• **Exercise details**
Write the lines below as a JSON list of strings, one string per line, skipping blank lines and leaving out the pictures.

• **Dataset entries**
%%

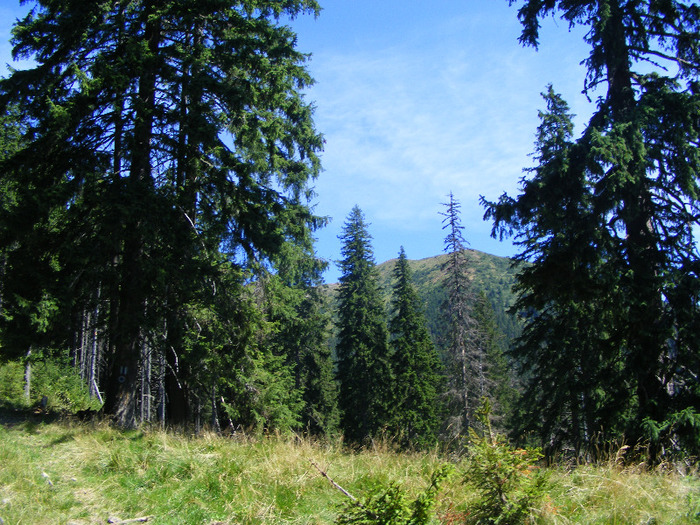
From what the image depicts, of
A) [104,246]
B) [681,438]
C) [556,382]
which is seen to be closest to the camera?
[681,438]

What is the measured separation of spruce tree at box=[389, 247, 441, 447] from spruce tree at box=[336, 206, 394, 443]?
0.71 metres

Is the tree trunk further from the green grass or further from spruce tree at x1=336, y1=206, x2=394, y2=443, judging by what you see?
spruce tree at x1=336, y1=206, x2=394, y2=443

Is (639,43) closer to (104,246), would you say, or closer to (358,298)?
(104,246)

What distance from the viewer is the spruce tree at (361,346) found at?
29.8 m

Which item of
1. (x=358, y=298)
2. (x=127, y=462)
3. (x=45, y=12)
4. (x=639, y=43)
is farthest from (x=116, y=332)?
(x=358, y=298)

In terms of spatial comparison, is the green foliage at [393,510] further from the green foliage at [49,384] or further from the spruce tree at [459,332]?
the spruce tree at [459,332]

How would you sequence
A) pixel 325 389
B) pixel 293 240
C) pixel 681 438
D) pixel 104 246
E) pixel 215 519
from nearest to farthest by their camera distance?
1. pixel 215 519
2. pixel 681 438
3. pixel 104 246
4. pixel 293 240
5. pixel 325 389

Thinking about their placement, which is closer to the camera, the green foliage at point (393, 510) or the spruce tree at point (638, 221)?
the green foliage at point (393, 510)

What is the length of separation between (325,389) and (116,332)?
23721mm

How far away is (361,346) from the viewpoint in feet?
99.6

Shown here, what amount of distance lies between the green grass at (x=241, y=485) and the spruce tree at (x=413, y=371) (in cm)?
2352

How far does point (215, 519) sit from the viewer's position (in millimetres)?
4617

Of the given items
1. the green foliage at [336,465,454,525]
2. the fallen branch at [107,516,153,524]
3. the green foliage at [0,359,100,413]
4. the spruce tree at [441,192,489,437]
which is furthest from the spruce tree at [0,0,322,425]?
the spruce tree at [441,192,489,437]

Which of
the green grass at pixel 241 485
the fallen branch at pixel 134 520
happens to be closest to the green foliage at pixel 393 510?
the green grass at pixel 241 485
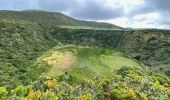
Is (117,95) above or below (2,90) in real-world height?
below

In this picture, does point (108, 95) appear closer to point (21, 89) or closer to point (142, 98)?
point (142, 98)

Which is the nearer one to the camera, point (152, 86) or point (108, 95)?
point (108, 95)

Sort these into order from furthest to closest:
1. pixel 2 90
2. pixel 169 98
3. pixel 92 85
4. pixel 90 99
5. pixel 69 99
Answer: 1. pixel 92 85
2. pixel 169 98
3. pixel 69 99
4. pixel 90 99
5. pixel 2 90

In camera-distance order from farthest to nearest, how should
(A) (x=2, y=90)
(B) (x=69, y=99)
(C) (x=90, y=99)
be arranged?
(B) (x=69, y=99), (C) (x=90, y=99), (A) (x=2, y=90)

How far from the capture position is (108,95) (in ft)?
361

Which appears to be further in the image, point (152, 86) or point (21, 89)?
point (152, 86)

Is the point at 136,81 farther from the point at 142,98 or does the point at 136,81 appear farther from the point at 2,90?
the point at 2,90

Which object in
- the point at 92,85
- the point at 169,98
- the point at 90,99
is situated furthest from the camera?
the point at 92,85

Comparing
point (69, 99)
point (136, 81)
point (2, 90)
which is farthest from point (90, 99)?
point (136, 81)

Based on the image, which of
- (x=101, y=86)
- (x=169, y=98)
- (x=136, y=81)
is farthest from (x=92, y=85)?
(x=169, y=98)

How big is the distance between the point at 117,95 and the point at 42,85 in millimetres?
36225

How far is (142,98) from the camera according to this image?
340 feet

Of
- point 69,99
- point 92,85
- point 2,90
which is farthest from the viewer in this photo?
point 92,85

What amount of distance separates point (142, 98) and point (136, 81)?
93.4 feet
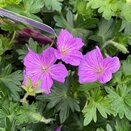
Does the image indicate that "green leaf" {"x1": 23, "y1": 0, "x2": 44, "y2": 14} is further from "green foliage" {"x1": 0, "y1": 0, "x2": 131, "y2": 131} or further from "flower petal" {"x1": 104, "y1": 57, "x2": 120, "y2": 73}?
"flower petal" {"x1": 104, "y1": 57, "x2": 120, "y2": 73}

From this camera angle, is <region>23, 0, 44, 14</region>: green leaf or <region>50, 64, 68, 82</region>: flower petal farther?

%%

• **Finished answer**
[
  "From what the image depicts, of",
  "A) [104,246]",
  "B) [681,438]",
  "C) [556,382]",
  "which is seen to be closest to the camera?",
  "[681,438]",
  "What is the measured separation of spruce tree at box=[389, 247, 441, 447] from spruce tree at box=[336, 206, 394, 443]?",
  "0.71 metres",
  "Is the tree trunk further from the green grass or further from spruce tree at x1=336, y1=206, x2=394, y2=443, judging by what you see?",
  "spruce tree at x1=336, y1=206, x2=394, y2=443",
  "Is (639,43) closer to (104,246), would you say, or closer to (358,298)?",
  "(104,246)",
  "What distance from the viewer is the spruce tree at (361,346) found at?",
  "29.8 m",
  "Which item of",
  "1. (x=358, y=298)",
  "2. (x=127, y=462)",
  "3. (x=45, y=12)",
  "4. (x=639, y=43)",
  "is farthest from (x=116, y=332)?",
  "(x=358, y=298)",
  "In terms of spatial comparison, is the green foliage at [393,510] further from the green foliage at [49,384] or further from the spruce tree at [459,332]?",
  "the spruce tree at [459,332]",
  "How would you sequence",
  "A) pixel 325 389",
  "B) pixel 293 240",
  "C) pixel 681 438",
  "D) pixel 104 246",
  "E) pixel 215 519",
  "from nearest to farthest by their camera distance?",
  "1. pixel 215 519",
  "2. pixel 681 438",
  "3. pixel 104 246",
  "4. pixel 293 240",
  "5. pixel 325 389",
  "Thinking about their placement, which is closer to the camera, the green foliage at point (393, 510) or the spruce tree at point (638, 221)?",
  "the green foliage at point (393, 510)",
  "What is the length of separation between (325,389) and (116,332)?",
  "23721mm",
  "How far away is (361,346) from the viewpoint in feet?",
  "99.6",
  "Shown here, what amount of distance lies between the green grass at (x=241, y=485) and the spruce tree at (x=413, y=371) (in cm)?",
  "2352",
  "How far does point (215, 519) sit from the viewer's position (in millimetres)?",
  "4617",
  "Of the given items",
  "1. the green foliage at [336,465,454,525]",
  "2. the fallen branch at [107,516,153,524]",
  "3. the green foliage at [0,359,100,413]",
  "4. the spruce tree at [441,192,489,437]",
  "which is furthest from the spruce tree at [0,0,322,425]?",
  "the spruce tree at [441,192,489,437]",
  "Which of",
  "the green grass at pixel 241 485",
  "the fallen branch at pixel 134 520",
  "happens to be closest to the green foliage at pixel 393 510?",
  "the green grass at pixel 241 485",
  "Is (117,95) above or below (2,90) in real-world height?",
  "below",
  "In this picture, does point (108, 95) appear closer to point (21, 89) or closer to point (142, 98)?",
  "point (142, 98)",
  "Which is the nearer one to the camera, point (152, 86) or point (108, 95)?",
  "point (108, 95)",
  "Sort these into order from furthest to closest:",
  "1. pixel 2 90",
  "2. pixel 169 98",
  "3. pixel 92 85",
  "4. pixel 90 99",
  "5. pixel 69 99",
  "Answer: 1. pixel 92 85",
  "2. pixel 169 98",
  "3. pixel 69 99",
  "4. pixel 90 99",
  "5. pixel 2 90",
  "In camera-distance order from farthest to nearest, how should",
  "(A) (x=2, y=90)",
  "(B) (x=69, y=99)",
  "(C) (x=90, y=99)",
  "be arranged?",
  "(B) (x=69, y=99), (C) (x=90, y=99), (A) (x=2, y=90)",
  "How far from the capture position is (108,95) (in ft)?",
  "361",
  "Which appears to be further in the image, point (152, 86) or point (21, 89)?",
  "point (152, 86)",
  "Is the point at 136,81 farther from the point at 142,98 or does the point at 136,81 appear farther from the point at 2,90?",
  "the point at 2,90",
  "Which object in",
  "- the point at 92,85",
  "- the point at 169,98",
  "- the point at 90,99",
  "is situated furthest from the camera?",
  "the point at 92,85",
  "Comparing",
  "point (69, 99)",
  "point (136, 81)",
  "point (2, 90)",
  "which is farthest from point (90, 99)?",
  "point (136, 81)",
  "Based on the image, which of",
  "- (x=101, y=86)",
  "- (x=169, y=98)",
  "- (x=136, y=81)",
  "is farthest from (x=92, y=85)?",
  "(x=169, y=98)",
  "How big is the distance between the point at 117,95 and the point at 42,85 in millimetres?",
  "36225",
  "How far is (142,98) from the camera according to this image?",
  "340 feet",
  "Of",
  "- point 69,99",
  "- point 92,85",
  "- point 2,90",
  "which is farthest from the viewer in this photo?",
  "point 92,85",
  "What amount of distance separates point (142, 98) and point (136, 81)?",
  "93.4 feet",
  "Does the image indicate that \"green leaf\" {\"x1\": 23, \"y1\": 0, \"x2\": 44, \"y2\": 14} is further from \"green foliage\" {\"x1\": 0, \"y1\": 0, \"x2\": 131, \"y2\": 131} or further from \"flower petal\" {\"x1\": 104, \"y1\": 57, \"x2\": 120, \"y2\": 73}?",
  "\"flower petal\" {\"x1\": 104, \"y1\": 57, \"x2\": 120, \"y2\": 73}",
  "From this camera angle, is <region>23, 0, 44, 14</region>: green leaf or <region>50, 64, 68, 82</region>: flower petal farther?"
]